(Dataset entries)
* * * * *

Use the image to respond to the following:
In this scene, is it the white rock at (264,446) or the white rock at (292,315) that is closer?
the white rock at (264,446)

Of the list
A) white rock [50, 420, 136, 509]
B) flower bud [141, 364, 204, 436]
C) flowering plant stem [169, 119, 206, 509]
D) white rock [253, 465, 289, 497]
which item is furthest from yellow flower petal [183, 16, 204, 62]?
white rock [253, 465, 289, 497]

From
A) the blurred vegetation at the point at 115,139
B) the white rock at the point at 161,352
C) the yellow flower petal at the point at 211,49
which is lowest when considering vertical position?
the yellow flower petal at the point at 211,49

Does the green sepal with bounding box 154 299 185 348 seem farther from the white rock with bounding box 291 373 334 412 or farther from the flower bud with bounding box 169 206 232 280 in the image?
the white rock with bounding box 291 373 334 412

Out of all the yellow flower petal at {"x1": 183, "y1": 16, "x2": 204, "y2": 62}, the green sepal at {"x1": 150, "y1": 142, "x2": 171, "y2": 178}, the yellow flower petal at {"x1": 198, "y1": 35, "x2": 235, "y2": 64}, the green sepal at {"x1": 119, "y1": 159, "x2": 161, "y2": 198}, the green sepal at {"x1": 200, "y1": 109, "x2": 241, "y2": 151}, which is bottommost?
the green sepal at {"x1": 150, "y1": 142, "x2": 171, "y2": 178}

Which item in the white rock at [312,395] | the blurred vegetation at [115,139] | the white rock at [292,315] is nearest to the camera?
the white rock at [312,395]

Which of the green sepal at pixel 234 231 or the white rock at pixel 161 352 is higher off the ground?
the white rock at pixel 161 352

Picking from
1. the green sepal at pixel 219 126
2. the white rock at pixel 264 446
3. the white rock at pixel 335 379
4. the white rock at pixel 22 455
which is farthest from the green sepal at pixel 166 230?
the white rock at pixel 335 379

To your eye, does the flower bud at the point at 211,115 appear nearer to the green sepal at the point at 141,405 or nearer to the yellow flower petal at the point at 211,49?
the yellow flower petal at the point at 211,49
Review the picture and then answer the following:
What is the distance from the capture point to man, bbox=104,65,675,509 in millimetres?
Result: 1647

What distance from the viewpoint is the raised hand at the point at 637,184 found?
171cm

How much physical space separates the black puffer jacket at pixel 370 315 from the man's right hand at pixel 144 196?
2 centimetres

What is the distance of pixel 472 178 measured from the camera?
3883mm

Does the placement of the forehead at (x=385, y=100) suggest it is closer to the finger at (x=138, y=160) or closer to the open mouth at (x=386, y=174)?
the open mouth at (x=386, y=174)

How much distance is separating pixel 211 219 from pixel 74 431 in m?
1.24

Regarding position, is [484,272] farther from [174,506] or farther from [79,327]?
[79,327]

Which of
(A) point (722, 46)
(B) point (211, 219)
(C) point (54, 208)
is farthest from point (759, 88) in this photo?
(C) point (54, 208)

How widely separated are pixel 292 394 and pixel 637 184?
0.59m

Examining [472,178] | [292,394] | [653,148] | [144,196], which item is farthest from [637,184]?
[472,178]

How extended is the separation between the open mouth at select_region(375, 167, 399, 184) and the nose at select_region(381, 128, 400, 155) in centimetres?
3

* * * * *

- _STATED TASK_
Arrange every line of the records above as a numbered list, leaving out the blank lines.

- _EXERCISE SOLUTION_
1. Use the image to respond to the following:
2. In this scene, is it the white rock at (264,446) or the white rock at (292,315) that is closer?
3. the white rock at (264,446)
4. Of the list
5. A) white rock [50, 420, 136, 509]
6. B) flower bud [141, 364, 204, 436]
7. C) flowering plant stem [169, 119, 206, 509]
8. D) white rock [253, 465, 289, 497]
9. which item is furthest from yellow flower petal [183, 16, 204, 62]?
10. white rock [253, 465, 289, 497]
11. From
12. A) the blurred vegetation at the point at 115,139
13. B) the white rock at the point at 161,352
14. C) the yellow flower petal at the point at 211,49
15. which is lowest when considering vertical position?
16. the yellow flower petal at the point at 211,49
17. Does the green sepal with bounding box 154 299 185 348 seem farther from the white rock with bounding box 291 373 334 412 or farther from the flower bud with bounding box 169 206 232 280 in the image?
18. the white rock with bounding box 291 373 334 412
19. Out of all the yellow flower petal at {"x1": 183, "y1": 16, "x2": 204, "y2": 62}, the green sepal at {"x1": 150, "y1": 142, "x2": 171, "y2": 178}, the yellow flower petal at {"x1": 198, "y1": 35, "x2": 235, "y2": 64}, the green sepal at {"x1": 119, "y1": 159, "x2": 161, "y2": 198}, the green sepal at {"x1": 200, "y1": 109, "x2": 241, "y2": 151}, which is bottommost?
20. the green sepal at {"x1": 150, "y1": 142, "x2": 171, "y2": 178}
21. Which item in the white rock at [312,395] | the blurred vegetation at [115,139] | the white rock at [292,315] is nearest to the camera?
22. the white rock at [312,395]
23. Which of the green sepal at pixel 234 231 or the white rock at pixel 161 352 is higher off the ground?
24. the white rock at pixel 161 352
25. Picking from
26. 1. the green sepal at pixel 219 126
27. 2. the white rock at pixel 264 446
28. 3. the white rock at pixel 335 379
29. 4. the white rock at pixel 22 455
30. which is farthest from the green sepal at pixel 166 230?
31. the white rock at pixel 335 379
32. To your eye, does the flower bud at the point at 211,115 appear nearer to the green sepal at the point at 141,405 or nearer to the yellow flower petal at the point at 211,49?
33. the yellow flower petal at the point at 211,49
34. Review the picture and then answer the following:
35. What is the distance from the capture point to man, bbox=104,65,675,509 in millimetres?
36. Result: 1647
37. What distance from the viewpoint is the raised hand at the point at 637,184 found?
38. 171cm
39. How much physical space separates the black puffer jacket at pixel 370 315 from the man's right hand at pixel 144 196?
40. 2 centimetres
41. What is the distance of pixel 472 178 measured from the camera?
42. 3883mm
43. Does the placement of the forehead at (x=385, y=100) suggest it is closer to the finger at (x=138, y=160) or closer to the open mouth at (x=386, y=174)?
44. the open mouth at (x=386, y=174)
45. How much distance is separating pixel 211 219 from pixel 74 431 in m?
46. 1.24
47. Regarding position, is [484,272] farther from [174,506] or farther from [79,327]?
48. [79,327]
49. Which of
50. (A) point (722, 46)
51. (B) point (211, 219)
52. (C) point (54, 208)
53. is farthest from point (759, 88) in this photo?
54. (C) point (54, 208)
55. How widely separated are pixel 292 394 and pixel 637 184?
56. 0.59m
57. Examining [472,178] | [292,394] | [653,148] | [144,196], which item is farthest from [637,184]?
58. [472,178]
59. How extended is the separation between the open mouth at select_region(375, 167, 399, 184) and the nose at select_region(381, 128, 400, 155) in centimetres?
60. 3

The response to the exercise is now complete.